What I mean is, be realistic in your demands of yourself. If you’re anything like me, this is tough because you really think you’re the best person to do the things on your list, and you probably are, but at some point, you have to admit to yourself that you CAN’T get it all done in the timeframe that it needs to be done, by yourself. Initially, if you don’t already have a list, make a list of all the things on your “plate.” Now separate them into professional and personal, then further separate into urgent (meaning need to be completed within 24 hours), important but not urgent (meaning within the next week), and important but in the future (meaning within the next month). Anything that DOES NOT fall into these 3 categories should be excluded. Once you have these lists, be honest with yourself about what you could delegate and what HAS to be done by you. Sometimes, just the process of separating my “to-do” list like this helped lower my stress level because it helped me realize that I was putting a red flag on stuff that didn’t need one.
Between me and you, this is the hardest thing for me, and at first, it just created more stress for me because I’d feel ridiculously guilty for whatever or whoever I said ‘no’ to that I’d spend wasted hours arguing with myself over whether or not to just do it or to just call them and apologize and do it. Don’t do either of those things, by the way. Be firm and I promise that after a while (this is entirely dependant on you, “a while” means about 2 months for me), it not only gets easier, it really does lift some of the stress. Bonus is that once you start saying no, word gets out and you’ll notice a decrease in stupid requests. Wouldn’t that be cool, right?
No, seriously, I mean it. Give that shit a time slot, not just an “honorable mention” on your calendar. YES, I mean calling the doggy nail salon, YES I mean that trip to Costco, and YES, I mean your gym session. ALL of it. If it’s something that you intend to do, then you need to schedule it. Even I was surprised at how much this helped me. I mean, I’ve always had To-Do Lists and calendars, but I rarely put the 2 to work together. The difference is pretty amazing. Once I had a spot on my calendar, and I mean a time and a date, I didn’t have to stress about it anymore. Well, not as much as I had been, anyway.

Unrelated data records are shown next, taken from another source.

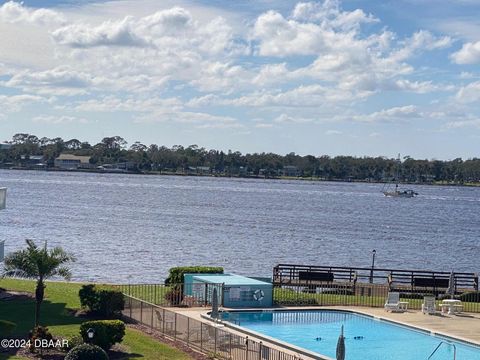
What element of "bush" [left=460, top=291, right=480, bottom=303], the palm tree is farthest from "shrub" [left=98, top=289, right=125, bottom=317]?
"bush" [left=460, top=291, right=480, bottom=303]

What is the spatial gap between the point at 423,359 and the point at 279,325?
23.8 ft

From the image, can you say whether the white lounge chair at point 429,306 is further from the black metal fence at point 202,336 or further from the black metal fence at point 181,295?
the black metal fence at point 202,336

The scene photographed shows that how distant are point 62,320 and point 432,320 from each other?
15.6 m

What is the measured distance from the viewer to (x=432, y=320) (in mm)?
37469

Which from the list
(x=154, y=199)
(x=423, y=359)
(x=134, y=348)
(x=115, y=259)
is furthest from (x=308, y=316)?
(x=154, y=199)

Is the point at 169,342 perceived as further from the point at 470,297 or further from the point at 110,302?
the point at 470,297

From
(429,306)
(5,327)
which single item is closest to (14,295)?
(5,327)

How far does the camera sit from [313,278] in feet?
157

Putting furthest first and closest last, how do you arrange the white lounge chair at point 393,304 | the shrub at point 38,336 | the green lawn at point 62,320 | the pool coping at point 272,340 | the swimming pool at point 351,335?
the white lounge chair at point 393,304, the swimming pool at point 351,335, the pool coping at point 272,340, the green lawn at point 62,320, the shrub at point 38,336

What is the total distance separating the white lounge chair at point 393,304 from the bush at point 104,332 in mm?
15965

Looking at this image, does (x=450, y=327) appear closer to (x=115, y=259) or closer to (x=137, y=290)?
(x=137, y=290)

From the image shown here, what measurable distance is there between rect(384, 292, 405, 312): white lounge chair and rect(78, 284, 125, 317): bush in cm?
1273

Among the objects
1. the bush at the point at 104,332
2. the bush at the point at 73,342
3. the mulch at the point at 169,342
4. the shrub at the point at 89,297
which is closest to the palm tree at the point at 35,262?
the shrub at the point at 89,297

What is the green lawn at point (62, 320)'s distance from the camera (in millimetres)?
27938
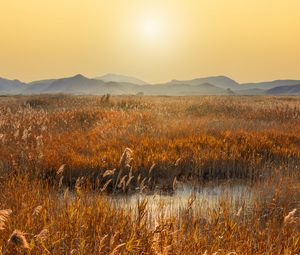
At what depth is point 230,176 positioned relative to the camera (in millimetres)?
7328

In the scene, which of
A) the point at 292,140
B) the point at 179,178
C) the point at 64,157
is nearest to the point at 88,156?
the point at 64,157

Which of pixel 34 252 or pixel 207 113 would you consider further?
pixel 207 113

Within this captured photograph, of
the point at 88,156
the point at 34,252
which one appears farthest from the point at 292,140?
the point at 34,252

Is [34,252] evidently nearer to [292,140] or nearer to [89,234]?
[89,234]

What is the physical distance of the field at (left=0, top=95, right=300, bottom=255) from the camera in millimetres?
3500

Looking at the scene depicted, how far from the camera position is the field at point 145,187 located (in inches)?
138

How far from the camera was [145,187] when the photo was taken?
637 centimetres

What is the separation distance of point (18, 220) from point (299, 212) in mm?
3690

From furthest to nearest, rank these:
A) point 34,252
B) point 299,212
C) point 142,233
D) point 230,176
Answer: point 230,176, point 299,212, point 142,233, point 34,252

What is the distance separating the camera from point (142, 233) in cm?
367

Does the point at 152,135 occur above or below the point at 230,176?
above

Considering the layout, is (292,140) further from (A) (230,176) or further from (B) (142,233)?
(B) (142,233)

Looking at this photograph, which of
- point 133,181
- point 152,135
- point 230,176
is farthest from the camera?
point 152,135

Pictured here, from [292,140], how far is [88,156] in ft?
18.8
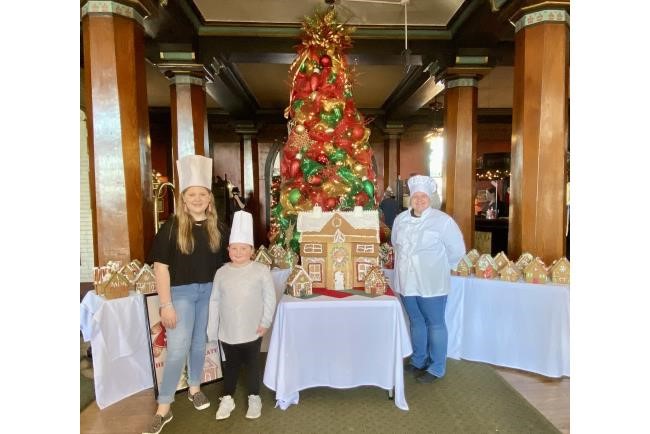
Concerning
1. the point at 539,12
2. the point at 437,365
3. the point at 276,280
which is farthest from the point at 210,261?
the point at 539,12

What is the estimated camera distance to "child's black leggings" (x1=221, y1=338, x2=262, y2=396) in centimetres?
264

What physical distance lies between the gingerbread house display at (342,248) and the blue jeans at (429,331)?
0.52 m

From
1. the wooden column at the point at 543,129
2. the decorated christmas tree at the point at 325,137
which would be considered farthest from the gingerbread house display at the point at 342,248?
the wooden column at the point at 543,129

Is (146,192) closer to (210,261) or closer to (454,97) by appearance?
(210,261)

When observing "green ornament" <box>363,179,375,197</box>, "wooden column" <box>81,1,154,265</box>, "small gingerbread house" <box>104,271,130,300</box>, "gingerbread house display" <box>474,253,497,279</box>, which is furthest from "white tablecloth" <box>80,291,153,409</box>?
"gingerbread house display" <box>474,253,497,279</box>

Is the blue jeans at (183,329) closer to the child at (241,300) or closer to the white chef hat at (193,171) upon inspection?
the child at (241,300)

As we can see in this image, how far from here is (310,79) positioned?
13.0 ft

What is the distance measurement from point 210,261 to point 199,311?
37 centimetres

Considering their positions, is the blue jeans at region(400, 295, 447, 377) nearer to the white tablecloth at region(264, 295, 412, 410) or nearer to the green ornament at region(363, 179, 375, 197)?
the white tablecloth at region(264, 295, 412, 410)

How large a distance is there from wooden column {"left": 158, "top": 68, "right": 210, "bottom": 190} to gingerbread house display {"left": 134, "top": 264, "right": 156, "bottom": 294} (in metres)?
2.88

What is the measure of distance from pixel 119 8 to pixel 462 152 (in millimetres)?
4934

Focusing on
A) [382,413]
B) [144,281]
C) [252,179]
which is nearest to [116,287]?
→ [144,281]

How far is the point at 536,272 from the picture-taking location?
11.2 feet

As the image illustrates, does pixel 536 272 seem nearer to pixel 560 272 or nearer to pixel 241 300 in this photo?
pixel 560 272
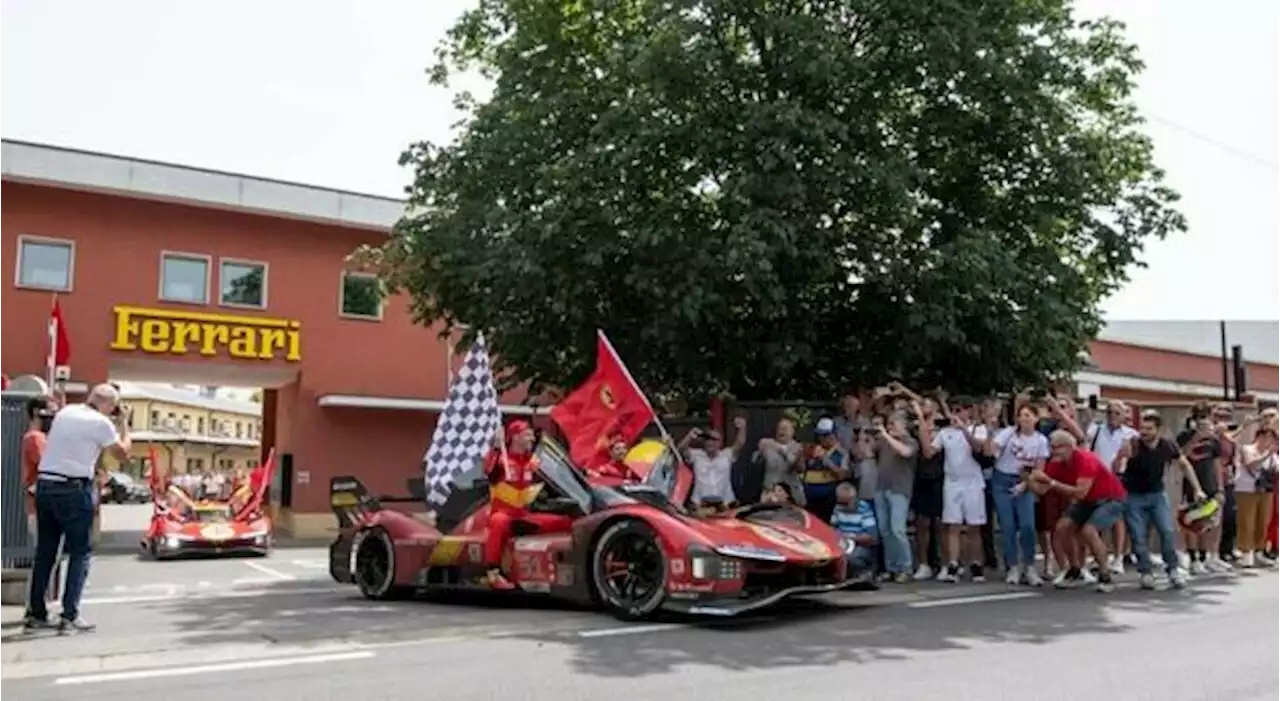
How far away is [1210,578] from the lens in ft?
41.9

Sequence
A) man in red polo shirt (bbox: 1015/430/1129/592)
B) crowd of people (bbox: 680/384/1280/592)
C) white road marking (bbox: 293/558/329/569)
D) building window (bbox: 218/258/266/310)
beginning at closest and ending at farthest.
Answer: man in red polo shirt (bbox: 1015/430/1129/592) < crowd of people (bbox: 680/384/1280/592) < white road marking (bbox: 293/558/329/569) < building window (bbox: 218/258/266/310)

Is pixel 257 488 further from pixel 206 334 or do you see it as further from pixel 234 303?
pixel 234 303

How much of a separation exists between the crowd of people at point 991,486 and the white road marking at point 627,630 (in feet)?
8.82

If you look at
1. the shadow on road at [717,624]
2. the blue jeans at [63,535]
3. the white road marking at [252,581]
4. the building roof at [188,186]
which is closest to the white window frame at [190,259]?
the building roof at [188,186]

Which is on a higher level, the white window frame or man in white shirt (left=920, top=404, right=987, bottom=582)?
the white window frame

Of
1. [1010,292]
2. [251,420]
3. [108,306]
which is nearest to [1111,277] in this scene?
[1010,292]

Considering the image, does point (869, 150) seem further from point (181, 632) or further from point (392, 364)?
point (392, 364)

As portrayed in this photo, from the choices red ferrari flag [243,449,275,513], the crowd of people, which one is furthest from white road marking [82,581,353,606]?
red ferrari flag [243,449,275,513]

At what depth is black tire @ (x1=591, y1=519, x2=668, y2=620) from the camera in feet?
30.2

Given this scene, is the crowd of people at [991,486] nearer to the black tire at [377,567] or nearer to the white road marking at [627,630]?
the white road marking at [627,630]

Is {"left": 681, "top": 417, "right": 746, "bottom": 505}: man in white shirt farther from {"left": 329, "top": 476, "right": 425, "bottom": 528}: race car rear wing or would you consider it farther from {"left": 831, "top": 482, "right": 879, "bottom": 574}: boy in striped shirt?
{"left": 329, "top": 476, "right": 425, "bottom": 528}: race car rear wing

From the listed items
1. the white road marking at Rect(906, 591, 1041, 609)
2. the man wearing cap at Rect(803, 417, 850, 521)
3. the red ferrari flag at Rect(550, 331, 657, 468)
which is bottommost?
the white road marking at Rect(906, 591, 1041, 609)

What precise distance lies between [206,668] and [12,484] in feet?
11.7

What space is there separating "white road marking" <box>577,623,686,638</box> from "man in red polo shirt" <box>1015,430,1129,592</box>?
462 cm
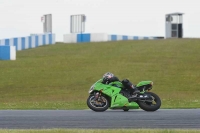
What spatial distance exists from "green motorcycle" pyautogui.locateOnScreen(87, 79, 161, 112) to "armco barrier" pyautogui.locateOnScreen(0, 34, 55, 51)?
26.1 m

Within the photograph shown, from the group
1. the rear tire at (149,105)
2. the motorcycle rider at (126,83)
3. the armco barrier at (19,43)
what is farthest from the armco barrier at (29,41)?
the rear tire at (149,105)

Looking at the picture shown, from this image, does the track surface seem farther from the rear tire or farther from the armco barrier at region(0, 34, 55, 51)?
the armco barrier at region(0, 34, 55, 51)

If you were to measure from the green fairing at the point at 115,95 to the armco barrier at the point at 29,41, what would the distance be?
26.1 meters

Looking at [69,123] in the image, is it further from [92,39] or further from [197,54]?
[92,39]

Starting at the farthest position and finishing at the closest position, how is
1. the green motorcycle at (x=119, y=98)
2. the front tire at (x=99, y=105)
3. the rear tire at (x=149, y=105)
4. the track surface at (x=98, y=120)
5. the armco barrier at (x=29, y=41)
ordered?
1. the armco barrier at (x=29, y=41)
2. the front tire at (x=99, y=105)
3. the green motorcycle at (x=119, y=98)
4. the rear tire at (x=149, y=105)
5. the track surface at (x=98, y=120)

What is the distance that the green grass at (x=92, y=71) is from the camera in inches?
1031

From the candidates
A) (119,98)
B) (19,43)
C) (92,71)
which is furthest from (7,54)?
(119,98)

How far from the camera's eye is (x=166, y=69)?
108 feet

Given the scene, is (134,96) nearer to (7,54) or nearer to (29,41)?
(7,54)

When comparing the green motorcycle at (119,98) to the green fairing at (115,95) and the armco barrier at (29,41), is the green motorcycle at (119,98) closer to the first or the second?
the green fairing at (115,95)

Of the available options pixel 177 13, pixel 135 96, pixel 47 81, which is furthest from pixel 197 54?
pixel 135 96

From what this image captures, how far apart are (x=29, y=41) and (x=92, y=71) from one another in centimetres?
1840

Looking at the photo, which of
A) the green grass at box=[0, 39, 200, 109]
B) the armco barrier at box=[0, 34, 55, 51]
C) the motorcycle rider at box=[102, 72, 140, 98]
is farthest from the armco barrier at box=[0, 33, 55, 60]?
the motorcycle rider at box=[102, 72, 140, 98]

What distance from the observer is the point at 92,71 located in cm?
3234
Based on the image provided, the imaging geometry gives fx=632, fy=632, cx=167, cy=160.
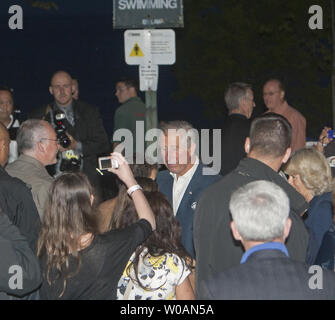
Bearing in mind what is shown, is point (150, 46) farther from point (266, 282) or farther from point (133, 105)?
point (266, 282)

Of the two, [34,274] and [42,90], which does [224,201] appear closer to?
[34,274]

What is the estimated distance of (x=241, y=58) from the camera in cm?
3108

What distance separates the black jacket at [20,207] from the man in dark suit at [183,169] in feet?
4.05

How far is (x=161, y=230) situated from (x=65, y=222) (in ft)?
2.33

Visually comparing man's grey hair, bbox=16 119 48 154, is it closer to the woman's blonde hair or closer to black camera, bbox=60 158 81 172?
black camera, bbox=60 158 81 172

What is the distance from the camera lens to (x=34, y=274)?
3.03 m

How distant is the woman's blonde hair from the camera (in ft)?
16.5

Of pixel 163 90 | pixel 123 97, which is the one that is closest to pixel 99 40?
pixel 163 90

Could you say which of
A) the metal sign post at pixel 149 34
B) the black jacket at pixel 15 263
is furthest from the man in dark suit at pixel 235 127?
the black jacket at pixel 15 263

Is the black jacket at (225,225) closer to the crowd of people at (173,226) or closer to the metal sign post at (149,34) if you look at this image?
the crowd of people at (173,226)

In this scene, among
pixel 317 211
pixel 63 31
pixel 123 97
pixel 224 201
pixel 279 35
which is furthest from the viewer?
pixel 279 35

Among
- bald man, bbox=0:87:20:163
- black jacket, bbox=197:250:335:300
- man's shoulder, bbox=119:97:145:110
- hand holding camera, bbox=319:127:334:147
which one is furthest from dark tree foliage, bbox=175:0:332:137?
black jacket, bbox=197:250:335:300

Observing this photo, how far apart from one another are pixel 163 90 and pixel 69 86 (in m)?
25.1

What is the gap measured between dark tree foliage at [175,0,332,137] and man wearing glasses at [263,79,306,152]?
2120cm
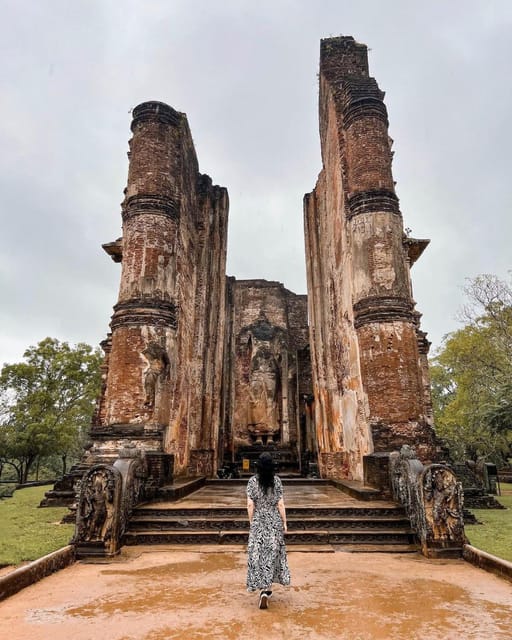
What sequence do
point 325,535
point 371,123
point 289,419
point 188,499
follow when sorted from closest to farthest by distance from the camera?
point 325,535 < point 188,499 < point 371,123 < point 289,419

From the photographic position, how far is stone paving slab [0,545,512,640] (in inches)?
114

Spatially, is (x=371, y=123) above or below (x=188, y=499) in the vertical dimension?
above

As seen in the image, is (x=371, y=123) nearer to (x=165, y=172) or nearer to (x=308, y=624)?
(x=165, y=172)

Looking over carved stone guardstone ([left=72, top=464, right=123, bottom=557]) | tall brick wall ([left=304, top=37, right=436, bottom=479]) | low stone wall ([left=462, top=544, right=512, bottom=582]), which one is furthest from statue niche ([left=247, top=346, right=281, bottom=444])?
Result: low stone wall ([left=462, top=544, right=512, bottom=582])

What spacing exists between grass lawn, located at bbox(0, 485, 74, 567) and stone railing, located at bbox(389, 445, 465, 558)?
444 cm

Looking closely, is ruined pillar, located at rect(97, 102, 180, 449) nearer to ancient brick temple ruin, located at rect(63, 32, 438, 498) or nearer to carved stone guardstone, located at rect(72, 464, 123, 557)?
ancient brick temple ruin, located at rect(63, 32, 438, 498)

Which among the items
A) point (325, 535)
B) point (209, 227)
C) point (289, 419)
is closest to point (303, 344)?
point (289, 419)

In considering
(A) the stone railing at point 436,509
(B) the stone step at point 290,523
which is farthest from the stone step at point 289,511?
(A) the stone railing at point 436,509

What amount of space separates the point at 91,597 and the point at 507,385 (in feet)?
42.0

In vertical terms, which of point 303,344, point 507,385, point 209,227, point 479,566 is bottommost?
point 479,566

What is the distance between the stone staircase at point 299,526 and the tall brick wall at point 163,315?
2243mm

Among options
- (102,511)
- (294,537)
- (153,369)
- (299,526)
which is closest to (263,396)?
(153,369)

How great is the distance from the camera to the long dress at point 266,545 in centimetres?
354

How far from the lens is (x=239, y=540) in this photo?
5.62 metres
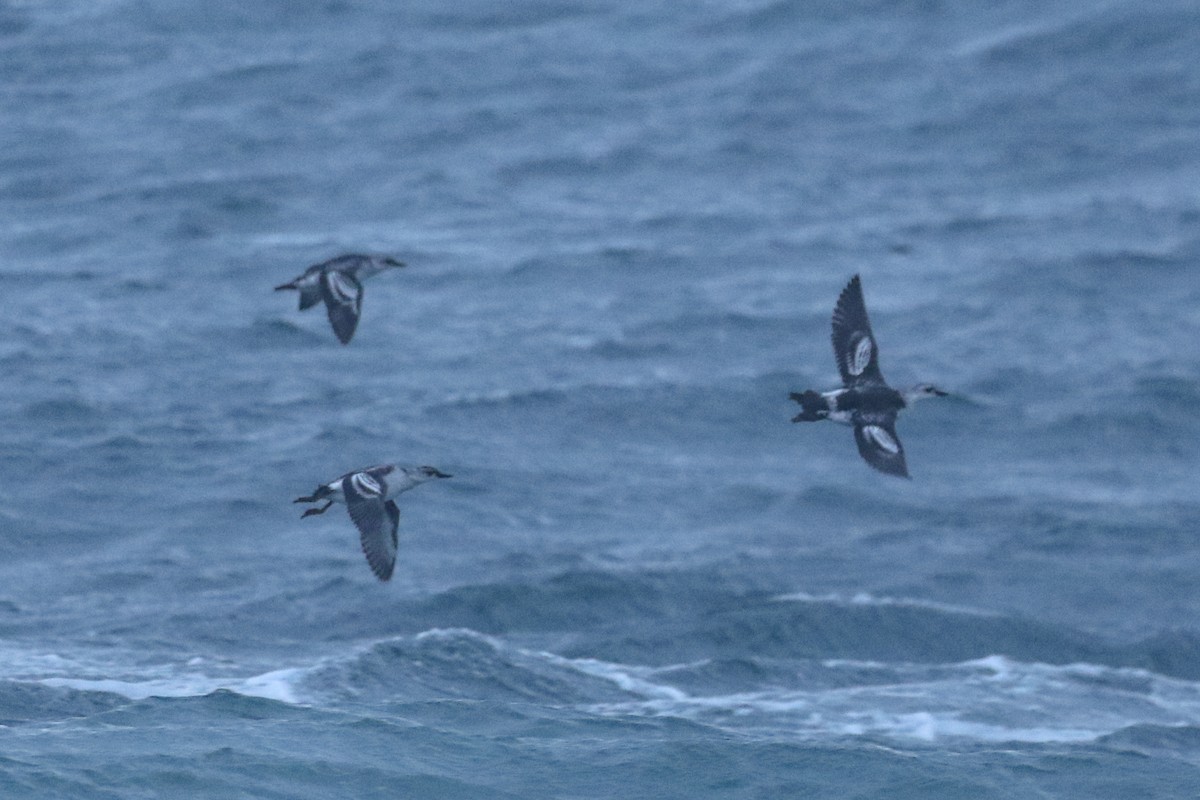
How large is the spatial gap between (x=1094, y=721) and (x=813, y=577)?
11.0ft

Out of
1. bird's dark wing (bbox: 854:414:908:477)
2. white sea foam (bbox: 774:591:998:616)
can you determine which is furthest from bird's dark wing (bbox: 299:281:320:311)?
white sea foam (bbox: 774:591:998:616)

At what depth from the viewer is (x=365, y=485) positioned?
15.7m

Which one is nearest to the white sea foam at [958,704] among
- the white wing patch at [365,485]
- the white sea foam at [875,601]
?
the white sea foam at [875,601]

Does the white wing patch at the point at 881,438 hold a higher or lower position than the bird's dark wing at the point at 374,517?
higher

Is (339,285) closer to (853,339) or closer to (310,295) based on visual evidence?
(310,295)

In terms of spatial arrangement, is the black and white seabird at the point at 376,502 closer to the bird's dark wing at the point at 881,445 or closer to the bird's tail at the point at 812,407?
the bird's tail at the point at 812,407

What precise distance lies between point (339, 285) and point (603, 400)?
8.23 meters

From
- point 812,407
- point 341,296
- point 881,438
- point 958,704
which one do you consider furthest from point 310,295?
point 958,704

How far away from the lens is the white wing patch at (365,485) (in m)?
15.6

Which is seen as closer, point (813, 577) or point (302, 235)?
point (813, 577)

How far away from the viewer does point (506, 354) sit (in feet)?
86.3

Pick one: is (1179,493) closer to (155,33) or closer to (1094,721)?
(1094,721)

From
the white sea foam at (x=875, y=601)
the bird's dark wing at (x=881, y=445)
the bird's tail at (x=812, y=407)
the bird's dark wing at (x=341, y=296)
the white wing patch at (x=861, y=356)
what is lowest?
the white sea foam at (x=875, y=601)

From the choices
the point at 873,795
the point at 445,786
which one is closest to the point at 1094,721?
the point at 873,795
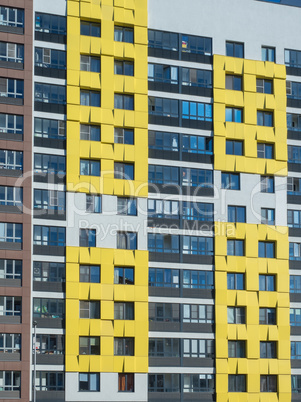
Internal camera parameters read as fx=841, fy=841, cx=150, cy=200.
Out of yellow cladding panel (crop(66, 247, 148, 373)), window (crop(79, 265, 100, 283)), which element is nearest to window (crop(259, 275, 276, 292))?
yellow cladding panel (crop(66, 247, 148, 373))

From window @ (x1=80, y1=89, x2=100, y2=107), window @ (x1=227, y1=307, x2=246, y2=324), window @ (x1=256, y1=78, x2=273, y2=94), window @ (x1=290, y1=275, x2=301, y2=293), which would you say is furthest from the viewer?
window @ (x1=256, y1=78, x2=273, y2=94)

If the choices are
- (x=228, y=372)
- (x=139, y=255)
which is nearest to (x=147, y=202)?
(x=139, y=255)

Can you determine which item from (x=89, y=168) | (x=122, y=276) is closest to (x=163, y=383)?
(x=122, y=276)

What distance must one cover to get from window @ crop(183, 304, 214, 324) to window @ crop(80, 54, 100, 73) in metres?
20.7

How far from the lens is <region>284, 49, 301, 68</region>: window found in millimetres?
75562

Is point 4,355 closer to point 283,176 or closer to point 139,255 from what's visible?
point 139,255

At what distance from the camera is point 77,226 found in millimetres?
66312

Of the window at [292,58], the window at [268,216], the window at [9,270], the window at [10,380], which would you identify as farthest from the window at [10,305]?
the window at [292,58]

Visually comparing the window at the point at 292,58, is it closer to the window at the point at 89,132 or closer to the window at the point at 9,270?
the window at the point at 89,132

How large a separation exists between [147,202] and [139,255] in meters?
4.52

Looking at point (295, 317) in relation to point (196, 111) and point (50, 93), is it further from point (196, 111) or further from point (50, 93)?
point (50, 93)

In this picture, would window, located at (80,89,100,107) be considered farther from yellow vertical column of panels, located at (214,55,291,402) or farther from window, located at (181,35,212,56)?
yellow vertical column of panels, located at (214,55,291,402)

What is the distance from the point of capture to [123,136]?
69.5 metres

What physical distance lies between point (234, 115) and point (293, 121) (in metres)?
5.95
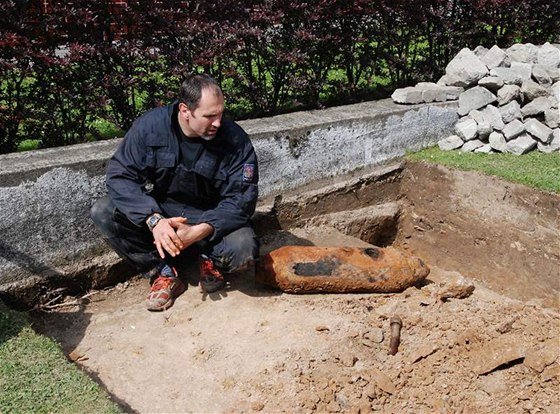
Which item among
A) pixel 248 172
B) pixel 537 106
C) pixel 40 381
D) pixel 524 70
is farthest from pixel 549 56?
pixel 40 381

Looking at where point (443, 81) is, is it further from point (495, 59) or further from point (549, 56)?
point (549, 56)

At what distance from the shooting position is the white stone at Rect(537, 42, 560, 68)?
6477 millimetres

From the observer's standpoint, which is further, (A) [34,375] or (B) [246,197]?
(B) [246,197]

Give Yourself An Effing Break
You’re not a mutant superhuman that only needs 1 hour of sleep and can function with all pistons firing, so stop treating yourself like you should be. I don’t know what your purpose in life is, shit, I don’t know what MY purpose in life is, yet, but I’m absolutely certain that it’s not to stress out about things that won’t matter in 3 years. Maybe not even in 3 days, so for real, give yourself a break, okay? There’ll be lots of opportunities that I’m sure you’ll take to bash yourself, but make sure you also take the opportunities to congratulate yourself on not going completely ape-shit and ramming your car through the front entrance of the Wal-Mart for not having that organizing thing you wanted that they said they had in stock when you looked on line. *ahem* I mean, for keeping it together…yeah, that’s it.
Okay, I’m wrapping this up. Be kind to yourself. You are the only person that you have to answer to at the end of the day (God is not a person, but even HE doesn’t expect you to be perfect, so take a lesson from the Big G).
If something in your life is a consistent and continual source of overwhelming stress, you’ve really gotta ask yourself if it should be a part of your life. Don’t be like me and let it get so far that you get to the point where you stop, mid-sprint, and flip off the judges as you walk off the field (this just means that I up and quit my job one day, not an actual sprinting race or something). Completely stress free is never going to happen for me, and I accept that, but I’m working towards more happiness than stress and I highly recommend the same for you. You deserve to be more happy than stressed and so do I.